To my surprise, people had been here while I was gone! There were signs left by strangers: "X was here 2018," "Y was here 2021," years of visitors I never met. My land claim had long since expired and been claimed by someone else, so I could not open a single chest. But those signs got to me in a good way. They meant people had found this place, thought it was worth marking, treated it as a hidden spot the community found interesting. At least back when there was a community to find it.
I tried to jump down the shaft to land in the water at the bottom. I missed, hit the floor, and died. I respawned back in Ba Sing Se.
It was late, and I did not feel like making the 45-minute trek again to leave a sign of my own. Maybe one day I'll go back and add a note from the founder next to those from the visitors. Though I doubt anyone is left to read it.
Become Alone
During my whole session, nobody else came online.
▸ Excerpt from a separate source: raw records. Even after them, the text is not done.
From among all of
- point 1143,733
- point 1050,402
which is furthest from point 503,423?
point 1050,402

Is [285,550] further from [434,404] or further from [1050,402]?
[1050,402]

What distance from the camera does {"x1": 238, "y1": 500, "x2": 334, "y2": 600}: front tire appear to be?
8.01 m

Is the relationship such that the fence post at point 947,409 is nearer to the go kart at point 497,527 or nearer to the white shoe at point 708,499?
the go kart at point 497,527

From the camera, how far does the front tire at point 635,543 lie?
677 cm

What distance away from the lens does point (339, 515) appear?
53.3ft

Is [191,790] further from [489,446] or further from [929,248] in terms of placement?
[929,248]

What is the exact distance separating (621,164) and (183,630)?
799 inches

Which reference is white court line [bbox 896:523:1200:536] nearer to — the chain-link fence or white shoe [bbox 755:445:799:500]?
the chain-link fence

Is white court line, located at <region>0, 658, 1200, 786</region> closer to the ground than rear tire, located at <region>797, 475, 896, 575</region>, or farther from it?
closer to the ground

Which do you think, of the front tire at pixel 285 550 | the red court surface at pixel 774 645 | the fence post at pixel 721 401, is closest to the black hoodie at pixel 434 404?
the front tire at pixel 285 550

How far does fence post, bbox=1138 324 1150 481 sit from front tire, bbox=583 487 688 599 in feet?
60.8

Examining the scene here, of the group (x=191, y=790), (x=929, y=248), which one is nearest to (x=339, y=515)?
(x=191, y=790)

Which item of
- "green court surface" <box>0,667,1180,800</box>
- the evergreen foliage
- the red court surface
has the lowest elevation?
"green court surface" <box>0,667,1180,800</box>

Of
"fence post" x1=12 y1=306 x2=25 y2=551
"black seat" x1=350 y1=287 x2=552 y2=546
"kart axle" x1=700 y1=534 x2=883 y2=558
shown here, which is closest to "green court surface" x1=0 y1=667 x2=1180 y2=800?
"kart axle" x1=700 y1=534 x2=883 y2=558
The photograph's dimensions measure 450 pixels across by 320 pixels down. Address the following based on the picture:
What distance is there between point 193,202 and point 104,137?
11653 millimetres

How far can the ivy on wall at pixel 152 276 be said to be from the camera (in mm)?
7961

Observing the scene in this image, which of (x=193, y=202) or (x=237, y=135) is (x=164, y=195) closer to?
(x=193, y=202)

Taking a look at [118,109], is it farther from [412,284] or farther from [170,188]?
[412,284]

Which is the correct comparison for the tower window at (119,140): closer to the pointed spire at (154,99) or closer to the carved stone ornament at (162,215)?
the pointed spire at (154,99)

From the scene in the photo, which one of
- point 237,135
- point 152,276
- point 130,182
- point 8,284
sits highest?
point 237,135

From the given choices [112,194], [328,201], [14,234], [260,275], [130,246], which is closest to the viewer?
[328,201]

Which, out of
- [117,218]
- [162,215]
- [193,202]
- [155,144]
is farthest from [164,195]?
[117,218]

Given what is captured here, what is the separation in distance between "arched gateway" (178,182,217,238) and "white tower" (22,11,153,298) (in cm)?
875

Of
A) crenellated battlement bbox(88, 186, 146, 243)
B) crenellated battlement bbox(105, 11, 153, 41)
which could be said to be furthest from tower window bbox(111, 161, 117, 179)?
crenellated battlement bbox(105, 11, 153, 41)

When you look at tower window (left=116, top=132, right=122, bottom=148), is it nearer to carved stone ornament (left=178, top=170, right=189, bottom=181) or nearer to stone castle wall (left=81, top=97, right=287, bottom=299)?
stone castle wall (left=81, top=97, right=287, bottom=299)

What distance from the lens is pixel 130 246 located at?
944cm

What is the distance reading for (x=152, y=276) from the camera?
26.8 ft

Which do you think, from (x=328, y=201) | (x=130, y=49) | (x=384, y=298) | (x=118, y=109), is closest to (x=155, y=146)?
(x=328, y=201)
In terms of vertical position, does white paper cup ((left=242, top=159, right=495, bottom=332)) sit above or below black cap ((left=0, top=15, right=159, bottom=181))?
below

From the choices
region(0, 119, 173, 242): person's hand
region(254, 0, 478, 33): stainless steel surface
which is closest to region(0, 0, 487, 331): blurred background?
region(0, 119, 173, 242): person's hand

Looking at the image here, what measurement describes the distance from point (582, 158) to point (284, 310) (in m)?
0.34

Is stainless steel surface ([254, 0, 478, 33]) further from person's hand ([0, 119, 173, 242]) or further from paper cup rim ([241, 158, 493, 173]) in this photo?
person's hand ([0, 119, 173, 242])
That part genuinely saddened me, because there was a pride event running on the server, and I had expected at least one other person to be around for it. Maybe the small group that remains plays together only at set times. Maybe there is no group left. I wanted someone to talk to about the state of the place, and there was no one.
When I finally went to log off, I noticed they had retextured the disconnect button. It no longer says "Disconnect." It says "Become Alone."
I do not know what it references from the show, if anything. I discovered it in that exact moment, reaching to leave. It felt unbearably appropriate for the state the server was in.
I clicked it.
If you ever played on a server like this, you have probably felt something similar. A world that a community poured years into, still standing, still loadable, still technically there, with almost nobody left inside it. My corner of it is exactly as I left it, which is somehow both the best and the worst outcome I could have found. The work outlasted the people. The work was never finished.